Une nouvelle page se tourne pour l’îlot Confluent. Bientôt, des immeubles sortiront de terre au pied desquels ouvriront des commerces. Il y a 60 ans déjà, une station-service puis un grand magasin et un négociant en textile se sont succédé. Souvenirs.
La station-service ouvre en 1952…
L’avenue de la Libération vient d’ouvrir à la circulation après dix années de travaux et le recours à des tonnes de remblai. La station-service d’André et Maria Aubin est le premier commerce à s’y installer. Sous contrat avec la compagnie Shell, la station doit être ouverte sept jours sur sept, 24h/24. Six pompes, un garage pour assurer l’entretien des voitures… « On nettoie aussi les pare-brises et on contrôle la pression des pneus. Il n’y a qu’une autre station-service qui offre cette qualité de service, elle est à Nantes », se souvient Maria Aubin, 101 ans. Autant dire que celle de Rezé, située en bordure de route (direction la côte et Bordeaux) ne désemplit pas.
L’entreprise est familiale : les deux enfants du couple prêtent main forte à leurs parents et tout le monde vit à l’étage. On compte également quatre employés. On sert les clients en blouse blanche. À la pompe, le prix du litre d’essence s’affiche à 0,50 centimes (en ancien franc, soit 0,6 euros). « On a travaillé dur, jour et nuit. On ne prenait jamais de vacances. » Parmi les clients fidèles, des voisins : « le Père Grandjouan» en charge de la répurgation de la Ville de Nantes, « qui venait en Cadillac, un chapeau de cow-boy vissé sur la tête » ; la famille Bernard qui dirigeait la savonnerie voisine, les conducteurs de camions des abattoirs situés non loin de là, le long de la Nationale 23 … La station ferme en 1973. Le bâtiment est démoli à la fin des années 80.

Prisunic en 1965
Lors de l’inauguration de ce grand magasin, plusieurs milliers de personnes se pressent au cocktail. Dans la presse, on peut alors lire : « Les Supermarchés de l’Atlantique ont choisi d’implanter un Prisunic à Rezé parce que le sud de la Loire est un centre très intéressant au point de vue commercial ; c’est une zone où l’habitat est en plein développement et dont les habitants ont de plus en plus de peine à se rendre à Nantes (…) Le passage des ponts devient presque à toute heure une épreuve de patience (…)».
C’est le plus grand magasin de la ville ; le plus moderne aussi avec 80 places de stationnement, un arrêt d’autobus et un poste d’essence. D’une surface couverte de 1 200 m², il emploie une soixantaine de personnes. On y trouve de tout : boucherie, charcuterie, crèmerie, confection homme-femme-enfant, accessoires de mode…

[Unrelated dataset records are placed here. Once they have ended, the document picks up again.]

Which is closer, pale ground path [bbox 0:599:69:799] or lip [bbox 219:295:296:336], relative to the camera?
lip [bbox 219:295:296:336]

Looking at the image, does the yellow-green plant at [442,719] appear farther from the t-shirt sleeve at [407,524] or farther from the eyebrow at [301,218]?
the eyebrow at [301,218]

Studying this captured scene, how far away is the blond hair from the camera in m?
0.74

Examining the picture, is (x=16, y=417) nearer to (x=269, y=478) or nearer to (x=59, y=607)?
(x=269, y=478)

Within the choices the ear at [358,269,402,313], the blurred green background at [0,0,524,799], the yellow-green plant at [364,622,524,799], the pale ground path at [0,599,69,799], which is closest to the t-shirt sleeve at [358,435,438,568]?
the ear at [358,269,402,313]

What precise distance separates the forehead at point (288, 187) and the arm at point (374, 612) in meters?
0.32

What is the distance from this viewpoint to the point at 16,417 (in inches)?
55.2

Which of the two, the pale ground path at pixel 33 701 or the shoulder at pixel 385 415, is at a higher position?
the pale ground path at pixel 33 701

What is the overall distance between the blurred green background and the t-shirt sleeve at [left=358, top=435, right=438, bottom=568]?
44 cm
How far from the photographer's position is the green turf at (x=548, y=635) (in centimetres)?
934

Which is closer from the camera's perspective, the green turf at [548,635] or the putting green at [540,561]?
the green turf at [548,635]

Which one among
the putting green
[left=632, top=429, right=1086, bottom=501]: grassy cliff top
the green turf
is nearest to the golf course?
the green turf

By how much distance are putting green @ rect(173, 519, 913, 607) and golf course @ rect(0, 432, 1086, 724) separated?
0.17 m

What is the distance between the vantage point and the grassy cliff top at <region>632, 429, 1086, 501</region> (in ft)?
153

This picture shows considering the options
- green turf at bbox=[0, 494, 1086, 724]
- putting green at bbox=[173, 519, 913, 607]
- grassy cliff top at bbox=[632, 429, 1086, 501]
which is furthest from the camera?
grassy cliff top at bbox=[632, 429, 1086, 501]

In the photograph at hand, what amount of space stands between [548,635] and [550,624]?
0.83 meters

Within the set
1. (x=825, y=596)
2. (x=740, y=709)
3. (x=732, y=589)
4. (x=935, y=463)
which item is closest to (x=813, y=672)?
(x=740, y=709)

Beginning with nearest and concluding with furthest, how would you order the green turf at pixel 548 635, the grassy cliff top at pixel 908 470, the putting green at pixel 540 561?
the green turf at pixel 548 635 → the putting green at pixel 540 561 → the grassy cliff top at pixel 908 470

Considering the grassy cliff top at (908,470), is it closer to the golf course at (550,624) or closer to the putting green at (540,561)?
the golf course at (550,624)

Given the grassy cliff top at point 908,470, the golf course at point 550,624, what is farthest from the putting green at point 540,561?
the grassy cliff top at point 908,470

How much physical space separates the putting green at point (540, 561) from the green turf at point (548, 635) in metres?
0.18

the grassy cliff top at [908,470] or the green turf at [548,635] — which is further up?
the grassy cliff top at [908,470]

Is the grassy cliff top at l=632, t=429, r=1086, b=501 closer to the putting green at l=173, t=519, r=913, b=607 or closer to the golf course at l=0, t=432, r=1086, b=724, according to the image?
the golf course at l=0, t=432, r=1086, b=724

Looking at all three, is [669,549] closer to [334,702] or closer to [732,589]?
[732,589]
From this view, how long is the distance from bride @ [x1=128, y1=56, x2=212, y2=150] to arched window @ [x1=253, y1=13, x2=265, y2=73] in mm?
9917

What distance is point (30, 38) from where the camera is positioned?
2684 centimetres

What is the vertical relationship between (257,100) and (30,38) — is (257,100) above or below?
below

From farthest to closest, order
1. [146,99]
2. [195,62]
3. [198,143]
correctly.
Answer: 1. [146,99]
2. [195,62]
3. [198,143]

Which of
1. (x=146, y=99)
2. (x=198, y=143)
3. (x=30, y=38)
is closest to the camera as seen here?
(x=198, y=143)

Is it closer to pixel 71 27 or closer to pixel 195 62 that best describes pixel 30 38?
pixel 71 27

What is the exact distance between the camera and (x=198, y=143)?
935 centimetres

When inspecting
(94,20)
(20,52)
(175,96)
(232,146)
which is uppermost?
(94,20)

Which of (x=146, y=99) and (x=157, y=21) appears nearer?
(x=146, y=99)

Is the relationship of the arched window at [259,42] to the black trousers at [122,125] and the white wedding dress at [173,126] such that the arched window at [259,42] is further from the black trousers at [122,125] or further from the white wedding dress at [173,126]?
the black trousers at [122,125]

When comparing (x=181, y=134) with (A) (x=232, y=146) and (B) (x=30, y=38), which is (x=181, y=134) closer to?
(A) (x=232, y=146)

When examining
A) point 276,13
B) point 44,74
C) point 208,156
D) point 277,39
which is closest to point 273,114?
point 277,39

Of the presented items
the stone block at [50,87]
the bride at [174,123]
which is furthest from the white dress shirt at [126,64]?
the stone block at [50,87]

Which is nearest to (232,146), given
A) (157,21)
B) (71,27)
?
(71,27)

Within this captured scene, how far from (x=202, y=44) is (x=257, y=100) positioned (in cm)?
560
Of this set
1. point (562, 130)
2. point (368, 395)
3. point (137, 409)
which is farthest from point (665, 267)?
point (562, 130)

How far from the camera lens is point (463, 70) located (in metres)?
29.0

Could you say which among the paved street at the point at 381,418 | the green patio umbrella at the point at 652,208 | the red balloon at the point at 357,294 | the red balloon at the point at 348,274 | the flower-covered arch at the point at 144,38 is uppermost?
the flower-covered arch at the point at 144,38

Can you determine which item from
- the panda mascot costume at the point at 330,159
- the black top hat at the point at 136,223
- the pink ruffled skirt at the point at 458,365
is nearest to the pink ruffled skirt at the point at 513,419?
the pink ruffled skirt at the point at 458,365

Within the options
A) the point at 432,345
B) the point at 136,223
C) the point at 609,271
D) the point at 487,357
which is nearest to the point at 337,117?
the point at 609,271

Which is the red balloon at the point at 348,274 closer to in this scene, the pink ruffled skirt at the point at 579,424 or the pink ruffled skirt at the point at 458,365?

Suzanne Legaud tient le rayon ameublement. En blouse bleue, avec le badge numéro 45, elle vend essentiellement des rideaux « pour les nouveaux logements du quartier du Château », des tissus, des toiles cirées. Elle se souvient : « L’ambiance était à la franche camaraderie. On faisait très souvent la grève pour obtenir des primes : pour Noël, surcroît de travail… avec succès. Le samedi, le magasin était noir de monde. Il fallait voir les recettes qu’on faisait. » En 1972, le magasin passe au libre-service intégral. En parallèle, un concurrent – Leclerc – ouvre non loin de là… C’est le déclin. Le rideau tombe fin 1974.
1976, en Rêv’Orient
Deux ans après la fermeture de Prisunic, Claude Demarque prend possession des lieux. Grossiste en textile, il est spécialisé dans la toile, le linge de maison et surtout les tapis. Il emploie une vingtaine de salariés. « À l’étroit dans son magasin nantais, l’entreprise Demarque a choisi cette nouvelle implantation, qui, en lui offrant une plus grande surface d’entrepôts, présente aussi de meilleures possibilités d’accès pour sa clientèle de revendeurs, commerçants et marchands forains », lit-on dans le journal Ouest-France. Claude Demarque part régulièrement sélectionner ses tapis « en Chine, en Inde, en Turquie, au Pakistan, en Iran… », se souvient-il. Puis, il se fait livrer « par camion ou par bateau ». Rêv’Orient ferme en 2002.

Bientôt un programme de 300 logements
Depuis un an, l’îlot Confluent – que beaucoup de Rezéens continuent à appeler friche Rêv’Orient – vit au rythme des travaux de dépollution. Ils sont obligatoires car ce site était autrefois une prairie qui a été remblayée avec du sable contenant de l’arsenic. Les travaux se poursuivront en 2013. Puis, démarrera une première phase de construction de neuf immeubles, soit environ 300 logements. Des commerces sont prévus en rez-de-chaussée. Le cadre comprendra un espace vert central vallonné ainsi que des terrasses végétalisées.